**DIRECTIONS**
A. From the text on the CATS cluster, reproduce the passage from "Campfire Cats, B." up to and including "decommissioned on 8/24/2016." verbatim.
B. Identify every amount of memory or storage that the text on the CATS cluster states, and indicate what each amount belongs to.
C. Render the following sentence from the text on the CATS cluster in Spanish: "Each compute node has 45 GB of local scratch space."

**TEXT EXCERPT**
▬▬▬▬▬▬

Campfire Cats, B. Kliban (1935-1990) ©Judith K. Kliban All rights reserved. Used by permission. |
Tips and Tricks for CATS UsersTable of ContentsIntroduction Logging In Storing and Accessing Files Compiling and Linking Codes - Using the Microsoft Visual Studio 2008 IDE - Linking the MS-MPI Library - Linking Intel's Math Kernel Library Testing and Debugging Codes Using the HPC Job Manager - Running Parallel Jobs - Running ANSYS FLUENT - Running MATLAB in Batch Finding Software Connecting to Linux Systems |
The CATS compute nodes were decommissioned on 6/24/2013. Login nodes and storage were decommissioned on 8/24/2016.
CATS is the Combustion And Turbulence Simulator - an HPC cluster of 36 Dell servers, each featuring dual, dual-core 3GHz Intel Xeon 5160 "Woodcrest" processors with 8 GB RAM, tied together using a QLogic 4X SDR InfiniBand interconnect. CATS also includes a pair of interactive login nodes called catslogin and catslogin2, each holding 3 terabytes of file storage, with the same Woodcrest processors and 16 GB RAM. These two machines are connected to the head node (cats001) and the 35 compute nodes (cats002-cats036) via a switched gigabit Ethernet fabric. Each compute node has 45 GB of local scratch space. The system configuration page for CATS provides further details on this resource.

▬▬▬▬▬▬

**STORED DATA**

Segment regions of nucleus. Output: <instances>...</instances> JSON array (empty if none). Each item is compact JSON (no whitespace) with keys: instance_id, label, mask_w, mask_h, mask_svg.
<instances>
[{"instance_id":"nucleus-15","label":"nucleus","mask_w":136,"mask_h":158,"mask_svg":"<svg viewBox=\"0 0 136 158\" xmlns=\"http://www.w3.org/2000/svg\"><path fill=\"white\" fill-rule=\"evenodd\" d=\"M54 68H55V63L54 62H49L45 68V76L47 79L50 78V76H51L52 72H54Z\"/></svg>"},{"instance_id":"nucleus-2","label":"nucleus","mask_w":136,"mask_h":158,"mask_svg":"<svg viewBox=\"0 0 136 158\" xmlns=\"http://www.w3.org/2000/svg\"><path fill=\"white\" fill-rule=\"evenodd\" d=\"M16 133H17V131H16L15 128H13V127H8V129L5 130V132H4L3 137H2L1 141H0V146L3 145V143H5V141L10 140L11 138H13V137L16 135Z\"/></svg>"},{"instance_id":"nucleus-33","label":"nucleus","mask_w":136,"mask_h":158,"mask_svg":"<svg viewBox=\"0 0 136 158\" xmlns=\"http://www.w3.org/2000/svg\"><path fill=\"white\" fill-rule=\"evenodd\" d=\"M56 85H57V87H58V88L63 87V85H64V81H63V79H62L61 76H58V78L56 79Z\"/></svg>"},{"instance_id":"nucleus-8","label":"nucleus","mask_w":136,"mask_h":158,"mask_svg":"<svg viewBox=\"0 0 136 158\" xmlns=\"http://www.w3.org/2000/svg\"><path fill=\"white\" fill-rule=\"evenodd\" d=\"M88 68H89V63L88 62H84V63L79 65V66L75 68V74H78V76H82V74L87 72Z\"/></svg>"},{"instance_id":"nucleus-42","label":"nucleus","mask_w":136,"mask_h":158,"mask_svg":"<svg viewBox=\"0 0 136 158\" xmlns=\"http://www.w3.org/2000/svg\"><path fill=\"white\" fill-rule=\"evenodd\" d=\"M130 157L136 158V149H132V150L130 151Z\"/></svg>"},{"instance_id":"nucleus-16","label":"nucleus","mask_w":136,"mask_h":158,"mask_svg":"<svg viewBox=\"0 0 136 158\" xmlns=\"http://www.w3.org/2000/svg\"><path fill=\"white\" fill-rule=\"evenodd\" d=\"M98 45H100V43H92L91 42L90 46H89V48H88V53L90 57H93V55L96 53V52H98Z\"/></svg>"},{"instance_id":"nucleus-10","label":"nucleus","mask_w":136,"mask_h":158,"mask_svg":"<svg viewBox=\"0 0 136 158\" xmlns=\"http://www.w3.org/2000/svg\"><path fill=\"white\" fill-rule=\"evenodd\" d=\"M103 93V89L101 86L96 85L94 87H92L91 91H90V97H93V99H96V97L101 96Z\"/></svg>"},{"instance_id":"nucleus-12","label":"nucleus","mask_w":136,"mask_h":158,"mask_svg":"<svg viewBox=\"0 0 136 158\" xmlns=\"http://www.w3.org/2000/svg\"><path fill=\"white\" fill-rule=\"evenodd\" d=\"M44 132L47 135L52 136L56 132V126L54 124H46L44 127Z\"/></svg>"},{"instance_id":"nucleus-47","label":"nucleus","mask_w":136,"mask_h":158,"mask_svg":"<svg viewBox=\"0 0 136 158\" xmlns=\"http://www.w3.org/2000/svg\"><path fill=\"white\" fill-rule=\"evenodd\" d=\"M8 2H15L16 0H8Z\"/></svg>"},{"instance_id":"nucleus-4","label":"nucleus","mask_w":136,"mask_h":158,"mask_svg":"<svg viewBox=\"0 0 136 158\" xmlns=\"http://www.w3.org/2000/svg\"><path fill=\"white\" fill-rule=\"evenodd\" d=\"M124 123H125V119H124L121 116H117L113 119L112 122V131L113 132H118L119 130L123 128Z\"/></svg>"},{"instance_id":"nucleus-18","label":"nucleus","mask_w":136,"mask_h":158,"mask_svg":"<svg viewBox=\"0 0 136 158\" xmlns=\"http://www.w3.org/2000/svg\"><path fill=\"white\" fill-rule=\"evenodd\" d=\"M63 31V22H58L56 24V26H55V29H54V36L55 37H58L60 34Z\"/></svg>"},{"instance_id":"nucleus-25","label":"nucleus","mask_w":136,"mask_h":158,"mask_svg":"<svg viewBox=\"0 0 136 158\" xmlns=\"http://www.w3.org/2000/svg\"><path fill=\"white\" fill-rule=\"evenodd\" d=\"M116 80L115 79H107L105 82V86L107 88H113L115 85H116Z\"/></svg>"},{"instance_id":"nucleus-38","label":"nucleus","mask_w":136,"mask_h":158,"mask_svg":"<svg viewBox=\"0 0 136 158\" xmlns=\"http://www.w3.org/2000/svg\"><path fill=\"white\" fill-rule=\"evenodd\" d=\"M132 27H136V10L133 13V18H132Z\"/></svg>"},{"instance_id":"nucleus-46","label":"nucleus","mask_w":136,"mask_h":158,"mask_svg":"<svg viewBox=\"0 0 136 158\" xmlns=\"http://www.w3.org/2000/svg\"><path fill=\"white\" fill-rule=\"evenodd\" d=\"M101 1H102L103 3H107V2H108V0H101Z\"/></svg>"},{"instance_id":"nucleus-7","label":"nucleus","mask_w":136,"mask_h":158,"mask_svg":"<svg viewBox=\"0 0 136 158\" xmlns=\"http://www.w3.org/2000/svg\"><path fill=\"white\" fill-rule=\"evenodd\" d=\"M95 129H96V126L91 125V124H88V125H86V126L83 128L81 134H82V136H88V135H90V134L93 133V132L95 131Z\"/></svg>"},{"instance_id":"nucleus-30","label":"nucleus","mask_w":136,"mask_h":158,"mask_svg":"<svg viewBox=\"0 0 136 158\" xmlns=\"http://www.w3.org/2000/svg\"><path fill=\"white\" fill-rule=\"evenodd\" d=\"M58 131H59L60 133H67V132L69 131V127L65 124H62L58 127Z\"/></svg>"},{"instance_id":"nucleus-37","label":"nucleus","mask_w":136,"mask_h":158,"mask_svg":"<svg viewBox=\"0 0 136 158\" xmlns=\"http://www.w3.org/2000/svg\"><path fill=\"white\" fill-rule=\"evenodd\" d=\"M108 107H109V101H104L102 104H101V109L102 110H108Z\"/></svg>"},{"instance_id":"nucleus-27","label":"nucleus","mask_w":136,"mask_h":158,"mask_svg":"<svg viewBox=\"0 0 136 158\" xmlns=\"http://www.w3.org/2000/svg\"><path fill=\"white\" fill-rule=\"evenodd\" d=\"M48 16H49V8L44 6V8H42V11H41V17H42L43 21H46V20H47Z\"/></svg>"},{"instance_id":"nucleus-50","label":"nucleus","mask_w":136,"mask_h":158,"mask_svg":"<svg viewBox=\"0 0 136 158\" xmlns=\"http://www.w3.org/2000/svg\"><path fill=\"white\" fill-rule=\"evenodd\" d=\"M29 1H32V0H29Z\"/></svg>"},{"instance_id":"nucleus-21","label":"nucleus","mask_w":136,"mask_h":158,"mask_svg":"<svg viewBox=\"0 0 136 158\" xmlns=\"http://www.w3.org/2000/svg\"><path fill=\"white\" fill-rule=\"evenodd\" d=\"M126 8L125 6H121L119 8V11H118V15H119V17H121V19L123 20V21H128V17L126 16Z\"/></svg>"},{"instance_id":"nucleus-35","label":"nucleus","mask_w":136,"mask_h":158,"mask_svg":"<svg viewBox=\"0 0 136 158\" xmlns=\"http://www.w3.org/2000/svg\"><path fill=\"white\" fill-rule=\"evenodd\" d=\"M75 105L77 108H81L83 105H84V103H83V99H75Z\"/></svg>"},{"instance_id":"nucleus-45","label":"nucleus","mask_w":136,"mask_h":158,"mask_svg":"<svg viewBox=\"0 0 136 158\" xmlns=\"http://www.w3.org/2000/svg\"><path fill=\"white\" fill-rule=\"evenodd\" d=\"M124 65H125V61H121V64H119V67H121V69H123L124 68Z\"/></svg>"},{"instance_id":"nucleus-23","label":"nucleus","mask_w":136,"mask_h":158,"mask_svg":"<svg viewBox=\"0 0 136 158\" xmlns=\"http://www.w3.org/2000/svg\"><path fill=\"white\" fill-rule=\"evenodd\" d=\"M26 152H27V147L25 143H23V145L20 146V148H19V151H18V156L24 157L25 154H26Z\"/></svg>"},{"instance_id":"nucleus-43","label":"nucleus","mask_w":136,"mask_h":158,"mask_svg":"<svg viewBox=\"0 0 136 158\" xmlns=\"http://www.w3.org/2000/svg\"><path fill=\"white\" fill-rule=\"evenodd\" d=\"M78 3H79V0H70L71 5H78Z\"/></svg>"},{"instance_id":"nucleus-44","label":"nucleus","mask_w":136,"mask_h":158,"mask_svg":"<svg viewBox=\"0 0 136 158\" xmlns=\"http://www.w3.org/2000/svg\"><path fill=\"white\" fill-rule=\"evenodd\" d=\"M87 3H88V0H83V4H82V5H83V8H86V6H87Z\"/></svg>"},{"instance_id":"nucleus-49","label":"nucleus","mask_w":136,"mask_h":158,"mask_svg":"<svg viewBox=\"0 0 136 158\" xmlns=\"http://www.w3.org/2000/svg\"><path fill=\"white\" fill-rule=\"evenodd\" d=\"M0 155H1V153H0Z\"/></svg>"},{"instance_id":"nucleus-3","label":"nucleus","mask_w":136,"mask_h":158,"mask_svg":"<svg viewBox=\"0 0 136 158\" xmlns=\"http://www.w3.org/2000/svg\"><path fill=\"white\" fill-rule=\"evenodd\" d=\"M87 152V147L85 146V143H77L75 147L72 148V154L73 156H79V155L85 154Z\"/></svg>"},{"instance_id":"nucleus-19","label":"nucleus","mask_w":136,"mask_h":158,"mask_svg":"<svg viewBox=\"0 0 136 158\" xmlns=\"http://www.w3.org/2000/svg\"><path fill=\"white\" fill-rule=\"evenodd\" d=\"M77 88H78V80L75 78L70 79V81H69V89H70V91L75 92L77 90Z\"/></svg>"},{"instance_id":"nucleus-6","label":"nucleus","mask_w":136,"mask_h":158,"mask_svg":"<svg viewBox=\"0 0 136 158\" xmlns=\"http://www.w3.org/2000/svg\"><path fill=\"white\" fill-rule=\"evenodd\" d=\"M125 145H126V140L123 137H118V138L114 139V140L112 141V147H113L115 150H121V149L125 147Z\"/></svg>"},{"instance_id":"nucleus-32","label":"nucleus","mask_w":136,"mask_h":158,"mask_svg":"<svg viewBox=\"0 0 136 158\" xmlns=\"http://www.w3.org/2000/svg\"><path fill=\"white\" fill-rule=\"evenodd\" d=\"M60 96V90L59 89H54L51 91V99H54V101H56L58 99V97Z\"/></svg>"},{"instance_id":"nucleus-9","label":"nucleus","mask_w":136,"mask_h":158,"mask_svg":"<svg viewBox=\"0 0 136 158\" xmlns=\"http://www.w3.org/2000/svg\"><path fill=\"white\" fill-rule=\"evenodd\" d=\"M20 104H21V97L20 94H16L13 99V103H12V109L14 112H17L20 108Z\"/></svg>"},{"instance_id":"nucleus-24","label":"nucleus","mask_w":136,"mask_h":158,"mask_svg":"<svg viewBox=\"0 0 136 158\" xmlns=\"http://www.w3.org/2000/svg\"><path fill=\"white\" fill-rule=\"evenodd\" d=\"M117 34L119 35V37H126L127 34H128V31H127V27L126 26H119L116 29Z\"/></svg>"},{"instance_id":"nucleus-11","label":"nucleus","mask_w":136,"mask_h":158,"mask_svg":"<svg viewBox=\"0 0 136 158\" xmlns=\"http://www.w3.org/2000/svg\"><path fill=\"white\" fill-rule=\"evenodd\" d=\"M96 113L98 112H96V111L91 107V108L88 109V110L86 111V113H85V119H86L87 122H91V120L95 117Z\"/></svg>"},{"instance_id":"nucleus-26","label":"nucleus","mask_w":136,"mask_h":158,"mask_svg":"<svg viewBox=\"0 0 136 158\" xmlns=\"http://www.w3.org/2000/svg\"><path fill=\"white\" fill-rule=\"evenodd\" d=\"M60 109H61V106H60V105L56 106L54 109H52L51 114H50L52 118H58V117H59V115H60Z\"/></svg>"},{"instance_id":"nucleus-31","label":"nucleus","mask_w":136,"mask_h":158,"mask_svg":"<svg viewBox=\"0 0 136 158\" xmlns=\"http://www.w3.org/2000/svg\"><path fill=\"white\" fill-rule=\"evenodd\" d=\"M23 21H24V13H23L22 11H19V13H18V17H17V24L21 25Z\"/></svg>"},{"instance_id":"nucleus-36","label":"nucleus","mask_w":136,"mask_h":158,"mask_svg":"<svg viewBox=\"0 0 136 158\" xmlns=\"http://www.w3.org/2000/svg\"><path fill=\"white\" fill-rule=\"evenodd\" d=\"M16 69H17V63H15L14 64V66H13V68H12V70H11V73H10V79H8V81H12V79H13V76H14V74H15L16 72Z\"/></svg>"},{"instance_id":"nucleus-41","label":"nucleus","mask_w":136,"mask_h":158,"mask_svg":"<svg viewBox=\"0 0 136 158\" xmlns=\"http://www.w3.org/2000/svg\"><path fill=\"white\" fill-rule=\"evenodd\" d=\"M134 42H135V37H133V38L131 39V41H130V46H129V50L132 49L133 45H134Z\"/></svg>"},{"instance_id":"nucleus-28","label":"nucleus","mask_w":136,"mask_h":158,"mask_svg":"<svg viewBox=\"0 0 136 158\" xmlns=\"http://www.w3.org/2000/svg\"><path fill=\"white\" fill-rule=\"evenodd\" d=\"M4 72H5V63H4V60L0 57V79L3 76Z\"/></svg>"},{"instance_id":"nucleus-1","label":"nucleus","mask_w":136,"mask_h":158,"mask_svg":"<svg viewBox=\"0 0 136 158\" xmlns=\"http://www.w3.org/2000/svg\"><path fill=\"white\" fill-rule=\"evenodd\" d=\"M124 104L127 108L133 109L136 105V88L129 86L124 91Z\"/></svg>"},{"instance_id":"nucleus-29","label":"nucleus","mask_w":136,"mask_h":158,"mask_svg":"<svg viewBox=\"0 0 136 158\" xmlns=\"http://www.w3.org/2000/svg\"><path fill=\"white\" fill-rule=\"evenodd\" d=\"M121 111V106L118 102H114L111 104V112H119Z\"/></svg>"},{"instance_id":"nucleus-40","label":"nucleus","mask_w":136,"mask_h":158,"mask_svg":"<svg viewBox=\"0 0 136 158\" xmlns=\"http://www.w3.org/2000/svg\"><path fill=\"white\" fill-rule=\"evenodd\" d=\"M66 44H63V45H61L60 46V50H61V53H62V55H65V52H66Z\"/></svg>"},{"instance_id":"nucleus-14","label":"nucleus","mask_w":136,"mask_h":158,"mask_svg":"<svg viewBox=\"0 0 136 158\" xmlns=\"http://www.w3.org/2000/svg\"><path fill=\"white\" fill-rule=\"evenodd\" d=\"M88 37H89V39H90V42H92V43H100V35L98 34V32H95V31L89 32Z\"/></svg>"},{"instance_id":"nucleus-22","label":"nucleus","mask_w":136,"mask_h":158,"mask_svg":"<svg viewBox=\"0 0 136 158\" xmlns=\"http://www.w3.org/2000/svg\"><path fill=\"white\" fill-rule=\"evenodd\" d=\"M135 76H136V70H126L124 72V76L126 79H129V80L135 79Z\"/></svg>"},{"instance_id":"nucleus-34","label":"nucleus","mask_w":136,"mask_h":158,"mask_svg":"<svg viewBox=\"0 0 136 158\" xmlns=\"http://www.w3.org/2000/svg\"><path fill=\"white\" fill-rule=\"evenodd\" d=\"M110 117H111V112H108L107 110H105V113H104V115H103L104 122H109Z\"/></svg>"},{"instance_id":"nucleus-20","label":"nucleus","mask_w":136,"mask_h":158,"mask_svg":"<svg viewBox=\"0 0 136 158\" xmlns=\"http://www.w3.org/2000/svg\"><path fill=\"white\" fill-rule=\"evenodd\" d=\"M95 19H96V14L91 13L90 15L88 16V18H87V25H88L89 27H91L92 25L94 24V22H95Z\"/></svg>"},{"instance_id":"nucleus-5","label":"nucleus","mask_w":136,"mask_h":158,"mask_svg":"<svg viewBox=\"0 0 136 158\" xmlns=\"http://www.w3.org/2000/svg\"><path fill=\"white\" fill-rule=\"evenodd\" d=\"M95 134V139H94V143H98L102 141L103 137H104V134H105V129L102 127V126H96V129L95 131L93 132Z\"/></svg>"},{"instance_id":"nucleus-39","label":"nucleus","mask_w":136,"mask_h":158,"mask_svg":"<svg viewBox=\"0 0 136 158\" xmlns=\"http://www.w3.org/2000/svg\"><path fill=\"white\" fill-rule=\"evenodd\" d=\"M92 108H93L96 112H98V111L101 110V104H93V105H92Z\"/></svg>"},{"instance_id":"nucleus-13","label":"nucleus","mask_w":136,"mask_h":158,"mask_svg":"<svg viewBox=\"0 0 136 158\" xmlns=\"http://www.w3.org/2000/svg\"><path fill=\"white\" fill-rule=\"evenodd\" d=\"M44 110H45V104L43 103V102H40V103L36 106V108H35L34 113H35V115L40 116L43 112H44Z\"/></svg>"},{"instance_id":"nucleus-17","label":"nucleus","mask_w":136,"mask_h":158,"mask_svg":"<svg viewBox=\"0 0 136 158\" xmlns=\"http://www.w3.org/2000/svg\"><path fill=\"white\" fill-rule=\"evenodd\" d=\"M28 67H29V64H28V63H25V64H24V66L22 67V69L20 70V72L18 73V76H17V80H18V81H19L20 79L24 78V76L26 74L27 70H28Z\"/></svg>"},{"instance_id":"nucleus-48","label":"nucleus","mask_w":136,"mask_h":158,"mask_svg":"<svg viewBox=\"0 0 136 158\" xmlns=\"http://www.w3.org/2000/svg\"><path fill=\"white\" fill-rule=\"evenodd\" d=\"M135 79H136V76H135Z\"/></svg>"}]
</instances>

▬▬▬▬▬▬

**TASK RESULTS**
A.
Campfire Cats, B. Kliban (1935-1990) ©Judith K. Kliban All rights reserved. Used by permission. |
Tips and Tricks for CATS UsersTable of ContentsIntroduction Logging In Storing and Accessing Files Compiling and Linking Codes - Using the Microsoft Visual Studio 2008 IDE - Linking the MS-MPI Library - Linking Intel's Math Kernel Library Testing and Debugging Codes Using the HPC Job Manager - Running Parallel Jobs - Running ANSYS FLUENT - Running MATLAB in Batch Finding Software Connecting to Linux Systems |
The CATS compute nodes were decommissioned on 6/24/2013. Login nodes and storage were decommissioned on 8/24/2016.

B.
- 8 GB RAM: each of the 36 Dell servers
- 3 terabytes of file storage: each interactive login node (catslogin and catslogin2)
- 16 GB RAM: each interactive login node
- 45 GB of local scratch space: each compute node

C. Cada nodo de cómputo tiene 45 GB de espacio de almacenamiento temporal local.